Though one could argue that 8: The Mormon Proposition overstates the importance of the Mormons in getting Proposition 8 on the ballot and passed by Californians, the film is nonetheless a powerful indictment not only of one church and its position on one issue but of religion, especially authoritarian religion, in general. Whether it is the medieval Roman Catholics using the tortures and executions of the Holy Inquisition to enforce their doctrine and suppress free thought — including the “dangerous heresy” that the earth orbited the sun, not the other way around — or the Massachusetts Puritans setting up a Calvinist theocracy in the 1600’s and executing their political opponents as “witches,” the Communists (who officially denied the existence of God but were so highly dogmatic their cult functioned as a secular religion) sending people to gulags and “re-education camps”or modern-day religious movements seeking to ban reproductive freedom and thereby enslave women to their wombs, the evil lies not in one church or one issue but in the whole idea of a hierarchy of men (and yes, they almost always are all men) claiming some degree of wisdom from God or the dialectic or whatever and using that to impose a standard of obedience and deny even the legitimacy of debate, much less dissent.

And yet in the case of the Mormon church and the ferocity of their opposition to marriage equality for same-sex couples there’s also a singular element of tragedy.

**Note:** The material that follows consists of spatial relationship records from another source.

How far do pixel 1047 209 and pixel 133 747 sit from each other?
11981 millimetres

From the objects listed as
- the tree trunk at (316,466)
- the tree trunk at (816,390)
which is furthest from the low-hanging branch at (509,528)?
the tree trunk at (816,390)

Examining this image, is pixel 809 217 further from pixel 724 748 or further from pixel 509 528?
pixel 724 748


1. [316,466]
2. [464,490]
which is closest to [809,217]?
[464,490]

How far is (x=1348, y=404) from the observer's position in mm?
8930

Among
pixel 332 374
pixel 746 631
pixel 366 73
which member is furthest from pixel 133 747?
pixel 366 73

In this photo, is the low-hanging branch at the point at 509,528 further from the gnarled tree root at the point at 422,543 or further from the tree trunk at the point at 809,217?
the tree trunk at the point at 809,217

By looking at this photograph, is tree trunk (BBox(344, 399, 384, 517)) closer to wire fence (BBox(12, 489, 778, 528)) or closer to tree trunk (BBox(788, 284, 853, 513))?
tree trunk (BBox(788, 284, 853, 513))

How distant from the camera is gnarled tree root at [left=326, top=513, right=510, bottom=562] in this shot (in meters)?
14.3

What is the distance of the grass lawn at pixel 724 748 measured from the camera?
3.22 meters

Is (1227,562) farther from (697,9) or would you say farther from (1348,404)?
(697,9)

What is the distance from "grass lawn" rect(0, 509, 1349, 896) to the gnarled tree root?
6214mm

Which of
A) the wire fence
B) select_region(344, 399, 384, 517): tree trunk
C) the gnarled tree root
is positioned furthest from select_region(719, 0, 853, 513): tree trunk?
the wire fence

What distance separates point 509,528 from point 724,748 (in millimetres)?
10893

As Cowan’s film mentions in passing, in the 19th century it was the Mormons themselves who were persecuted, and many of them (including the church’s founder, Joseph Smith, Jr.) murdered, for advocating a form of marriage that was not “one man and one woman.” Indeed, for people who take the Bible as a guide to morality, the early Mormons who preached and practiced “plural marriage” — one man and more than one woman — had a much stronger case than the advocates of same-sex marriage today, since the traditional Biblical definition of marriage is actually one man and as many women as he can support financially — which, in practice, made polygamy a luxury of the rich.

One writer, commenting on the Nazis when they were still a going concern, coined the phrase, “Those to whom evil has been done/Do evil in return.” He was arguing that the harsh peace imposed on Germany at Versailles after World War I, especially the huge reparations payments that crippled the German economy, led the Germans to support the Nazis and elevate them to power. In turn we’ve seen the Jews, the Nazis’ principal victims, become the victimizers themselves in their insane policy of occupying Palestine and sentencing the inhabitants of Gaza to brutal collective punishment for daring to elect a government the Israeli leaders and their U.S. backers didn’t like.

And in 8: The Mormon Proposition we see a church that was driven to the desolate land of Utah in the first place by persecutors revolted by the 19th century Mormons’ redefinition of marriage — and being forced to renounce a basic principle of their religion by the U.S. government, which had massed federal troops on the Utah border ready to invade if the church leadership did not immediately ban polygamy — now taking a holier-than-thou attitude and leading an attack on a Queer community who are only asking that marriage be redefined to include them. The Mormons are yet another example of a group who have responded to past persecutions by becoming persecutors themselves, and 8: The Mormon Proposition depicts just how relentless and unscrupulous they have become in their jihad against this generation’s group of marriage rebels.

8: The Mormon Proposition is now playing at the Reading Gaslamp Plaza Cinemas, 701 5th Avenue in downtown San Diego.